Wang 370 Programmer Keyboard/Display Unit
August, 1968.

The Wang 370 is an add-on console for the Wang 300-Series electronic calculator systems with special logic internal to the console that provides full programming capabilities to the calculator. The 370 connects to a minimum of one and up to four specialized Model 371 "bed of nails" punched card readers (not to be confused with the earlier Wang CP-1 and CP-2 punched card readers) that added very simple linear programming capabilities to the 300-Series calculators). The 371-Master and 371-Slave punched card readers can be daisy-chained together to provide up to 480 program steps. The program steps were read directly from the punched cards as programs are being executed. A single-step function, as well as the ability to display the step number and the program instruction located at that step on the punched card made program debugging a bit less arduous, although making changes if errors were found could lead to having to re-punch some or all of the program cards, which could prove rather inconvenient.

The 370 Programmer provides instructions for testing the sign of the number on the display, as well as determining if the number on the display is exactly zero. If a logic test is true, the next instruction on the card is skipped over, and if false the next step is executed, allowing for different actions to be taken depending on the result of the test instruction. An unconditional jump instruction to a different step on the same punched card for creating loops is provided.
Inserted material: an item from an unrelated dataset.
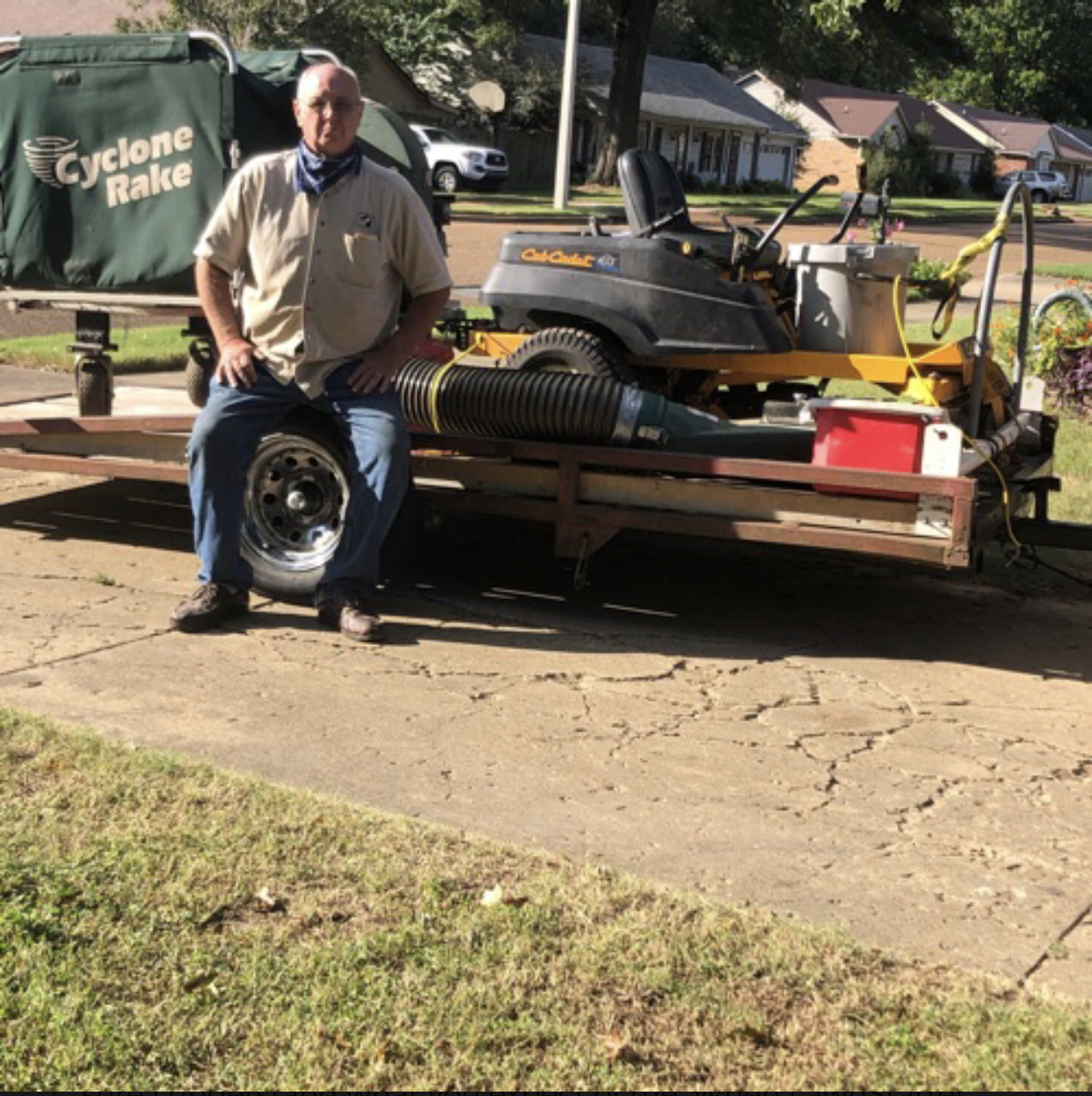 Tennessee Sharpest Lawns logo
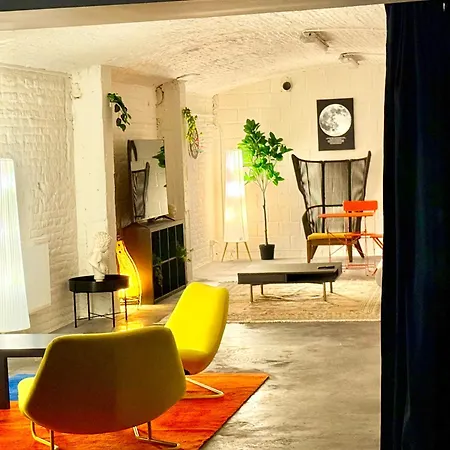 Spacious Bxl Loft Apartmán Brusel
Another instruction provides for switching to the same step number on a different card reader is provided for use in cases where multiple card readers are connected to the 370.

The 370 also provides a group of instructions that allow communication with external devices plugged into the I/O port of on the back the 370. A fairly wide-range of peripheral devices became available for the 370 in time, including add-on memory systems (the Model 372 and 373 Data Storage units), the Model 379-5 IBM Selectric Output Writer, the Teletype Model 33ASR Input/Output Terminal interface (Model 377), and the Model 379 Graphic Storage Tube Display Interface.

The Wang 370 Programmer Console, combined with one of the higher-end Wang 300-Series calculator Electronics Packages, four Model 371 punched card readers(one master and three slaves), a Model 373 Data Storage unit, and a Model 377 Teletype Interface with a Wang-modified Teletype Model 33ASR data terminal made for a fairly capable computing system that in certain cases could out-perform entry-level minicomputer systems available at the time at significantly lower cost.